Wormald was the longest-serving permanent secretary in Whitehall, with more than eight years’ service at the helm of the Department of Health, when he was chosen for the £200,000-a-year role advising Starmer and leading the civil service.

Briefings against Wormald by Starmer have left some senior officials aghast. One mandarin said they were finding Wormald’s treatment “very emotional and raw”.

Some said he had been undermined from the start by vicious criticism from political operatives, and that any failures in policy delivery originated from Starmer’s failure to articulate a vision or his priorities in Whitehall.

One person familiar with the situation said any suggestion that Wormald was linked to a toxic “boys’ club” culture in Downing Street was “abhorrent . . . nonsense”.

Dave Penman, general secretary of the FDA, the trade union that represents senior civil servants, warned the Labour government had failed to “learn the lessons from the Cummings era” — a reference to the attacks on the civil service launched by Dominic Cummings when he was chief adviser to Boris Johnson in Number 10.

“What message does this briefing send to the entire civil service, never mind anyone thinking of joining government in a senior role?” Penman said on X this week.

Some officials believe Starmer’s mistake lies in the original appointment of Wormald as cabinet secretary, arguing the prime minister’s pick was out of step with his stated desire to overhaul how the centre of government works.

Alex Thomas, programme director at the Institute for Government think-tank, said: “Chris is obviously a highly accomplished civil servant and a policy brain, but his management style is not one of radical reform and changes to the structures of Whitehall.

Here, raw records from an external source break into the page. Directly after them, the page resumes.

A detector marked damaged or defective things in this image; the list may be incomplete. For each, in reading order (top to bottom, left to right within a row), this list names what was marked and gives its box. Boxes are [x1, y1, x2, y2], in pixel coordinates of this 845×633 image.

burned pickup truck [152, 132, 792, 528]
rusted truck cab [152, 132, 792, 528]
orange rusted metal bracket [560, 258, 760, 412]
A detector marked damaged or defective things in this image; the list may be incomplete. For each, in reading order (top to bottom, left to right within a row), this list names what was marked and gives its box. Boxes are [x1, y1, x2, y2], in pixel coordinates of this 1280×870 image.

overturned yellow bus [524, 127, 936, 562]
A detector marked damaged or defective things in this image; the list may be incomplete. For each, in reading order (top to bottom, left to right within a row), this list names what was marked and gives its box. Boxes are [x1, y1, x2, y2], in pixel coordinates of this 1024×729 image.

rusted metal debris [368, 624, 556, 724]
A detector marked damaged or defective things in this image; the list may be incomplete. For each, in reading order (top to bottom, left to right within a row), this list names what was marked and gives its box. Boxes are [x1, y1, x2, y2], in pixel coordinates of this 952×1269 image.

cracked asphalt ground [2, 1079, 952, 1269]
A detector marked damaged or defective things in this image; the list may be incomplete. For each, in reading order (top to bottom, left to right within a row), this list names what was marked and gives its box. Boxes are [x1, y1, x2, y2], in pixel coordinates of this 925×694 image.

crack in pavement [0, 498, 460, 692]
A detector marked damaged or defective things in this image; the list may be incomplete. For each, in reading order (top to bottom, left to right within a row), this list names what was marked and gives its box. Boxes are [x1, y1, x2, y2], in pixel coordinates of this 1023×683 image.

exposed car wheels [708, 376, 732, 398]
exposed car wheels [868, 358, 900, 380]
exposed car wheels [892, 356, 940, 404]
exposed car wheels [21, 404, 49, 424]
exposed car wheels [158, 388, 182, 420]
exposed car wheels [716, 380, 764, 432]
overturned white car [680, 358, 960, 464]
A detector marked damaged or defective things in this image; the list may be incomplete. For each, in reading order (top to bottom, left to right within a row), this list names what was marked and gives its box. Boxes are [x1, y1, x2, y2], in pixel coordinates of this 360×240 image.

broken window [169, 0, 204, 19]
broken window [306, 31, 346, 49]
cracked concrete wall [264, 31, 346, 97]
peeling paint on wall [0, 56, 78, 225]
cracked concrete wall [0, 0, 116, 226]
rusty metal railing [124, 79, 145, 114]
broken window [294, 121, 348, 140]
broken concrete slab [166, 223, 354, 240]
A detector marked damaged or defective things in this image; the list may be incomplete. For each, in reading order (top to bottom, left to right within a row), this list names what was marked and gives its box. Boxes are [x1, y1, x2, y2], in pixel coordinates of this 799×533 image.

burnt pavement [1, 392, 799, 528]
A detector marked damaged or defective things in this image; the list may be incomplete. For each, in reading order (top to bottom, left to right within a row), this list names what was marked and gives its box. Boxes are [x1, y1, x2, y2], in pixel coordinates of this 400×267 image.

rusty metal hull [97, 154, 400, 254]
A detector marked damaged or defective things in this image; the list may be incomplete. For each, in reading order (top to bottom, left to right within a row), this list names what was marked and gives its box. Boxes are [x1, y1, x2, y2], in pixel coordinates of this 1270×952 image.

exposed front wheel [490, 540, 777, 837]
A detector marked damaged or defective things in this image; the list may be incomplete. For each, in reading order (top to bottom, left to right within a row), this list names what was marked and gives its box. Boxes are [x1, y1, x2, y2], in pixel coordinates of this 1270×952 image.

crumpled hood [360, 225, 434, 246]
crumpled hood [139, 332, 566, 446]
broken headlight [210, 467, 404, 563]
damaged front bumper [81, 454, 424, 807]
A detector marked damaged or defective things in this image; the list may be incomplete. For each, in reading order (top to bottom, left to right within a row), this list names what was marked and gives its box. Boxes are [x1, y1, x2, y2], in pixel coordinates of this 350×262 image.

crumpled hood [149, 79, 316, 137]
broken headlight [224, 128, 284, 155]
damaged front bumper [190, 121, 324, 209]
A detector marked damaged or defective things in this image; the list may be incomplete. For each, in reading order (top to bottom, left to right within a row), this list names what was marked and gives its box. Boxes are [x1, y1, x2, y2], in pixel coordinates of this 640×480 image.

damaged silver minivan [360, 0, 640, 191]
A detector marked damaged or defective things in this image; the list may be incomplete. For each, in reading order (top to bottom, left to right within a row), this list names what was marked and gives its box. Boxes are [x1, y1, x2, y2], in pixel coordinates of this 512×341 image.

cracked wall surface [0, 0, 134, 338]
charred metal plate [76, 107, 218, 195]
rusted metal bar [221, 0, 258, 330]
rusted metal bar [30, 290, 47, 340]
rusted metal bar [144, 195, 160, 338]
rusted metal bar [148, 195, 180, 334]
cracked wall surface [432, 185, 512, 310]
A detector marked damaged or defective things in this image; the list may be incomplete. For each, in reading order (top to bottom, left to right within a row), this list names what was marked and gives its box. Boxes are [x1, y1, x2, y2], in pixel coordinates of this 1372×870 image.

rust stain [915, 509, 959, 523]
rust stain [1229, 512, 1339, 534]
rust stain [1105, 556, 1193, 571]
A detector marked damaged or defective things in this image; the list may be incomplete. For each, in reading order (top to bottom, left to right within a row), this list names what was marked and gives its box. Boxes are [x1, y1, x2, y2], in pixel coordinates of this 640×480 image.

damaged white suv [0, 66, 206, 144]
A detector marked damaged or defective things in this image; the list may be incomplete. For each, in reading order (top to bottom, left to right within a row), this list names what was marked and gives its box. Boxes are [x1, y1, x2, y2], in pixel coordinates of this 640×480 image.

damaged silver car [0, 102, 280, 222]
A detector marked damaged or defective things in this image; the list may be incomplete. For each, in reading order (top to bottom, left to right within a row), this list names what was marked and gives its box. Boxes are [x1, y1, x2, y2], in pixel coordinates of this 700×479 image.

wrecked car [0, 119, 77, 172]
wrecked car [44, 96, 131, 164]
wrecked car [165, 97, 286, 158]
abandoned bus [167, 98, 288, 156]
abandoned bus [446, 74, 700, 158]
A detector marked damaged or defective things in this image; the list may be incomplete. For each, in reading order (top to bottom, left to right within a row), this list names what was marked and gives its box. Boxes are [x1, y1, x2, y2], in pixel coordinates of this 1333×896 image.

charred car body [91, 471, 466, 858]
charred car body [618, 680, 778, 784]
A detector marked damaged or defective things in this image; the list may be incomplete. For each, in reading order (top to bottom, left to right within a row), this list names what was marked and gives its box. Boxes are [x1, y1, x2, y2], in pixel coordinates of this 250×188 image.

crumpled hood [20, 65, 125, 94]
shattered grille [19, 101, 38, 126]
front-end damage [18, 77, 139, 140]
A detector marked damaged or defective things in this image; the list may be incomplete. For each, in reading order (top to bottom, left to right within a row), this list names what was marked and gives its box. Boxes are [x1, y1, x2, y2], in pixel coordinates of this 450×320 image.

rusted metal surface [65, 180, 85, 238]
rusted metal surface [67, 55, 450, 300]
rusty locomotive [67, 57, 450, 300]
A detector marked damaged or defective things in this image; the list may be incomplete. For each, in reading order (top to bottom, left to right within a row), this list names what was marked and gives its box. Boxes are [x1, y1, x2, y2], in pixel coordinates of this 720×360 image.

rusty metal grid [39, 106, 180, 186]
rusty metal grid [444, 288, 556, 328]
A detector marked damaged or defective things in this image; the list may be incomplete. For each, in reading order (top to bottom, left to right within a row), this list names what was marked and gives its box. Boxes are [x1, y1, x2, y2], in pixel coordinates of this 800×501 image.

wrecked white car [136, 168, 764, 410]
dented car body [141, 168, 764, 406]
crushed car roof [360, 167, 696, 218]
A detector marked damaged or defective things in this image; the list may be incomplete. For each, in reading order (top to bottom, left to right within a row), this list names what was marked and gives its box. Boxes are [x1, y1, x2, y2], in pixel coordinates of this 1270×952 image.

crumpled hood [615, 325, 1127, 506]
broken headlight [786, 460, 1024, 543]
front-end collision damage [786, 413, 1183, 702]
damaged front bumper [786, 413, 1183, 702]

That’s what’s played out now.”

Baroness Gisela Stuart, the first civil service commissioner, must sign off on Wormald’s successor, but Starmer is not required to carry out a prolonged process to choose the next cabinet secretary, people briefed on the matter said.

Romeo was one of four candidates shortlisted for cabinet secretary in the contest that Wormald won in 2024, alongside Sir Olly Robbins, permanent secretary at the Foreign Office, and Dame Tamara Finkelstein, former permanent secretary at the environment department.

The Cabinet Office did not immediately respond to a request for comment.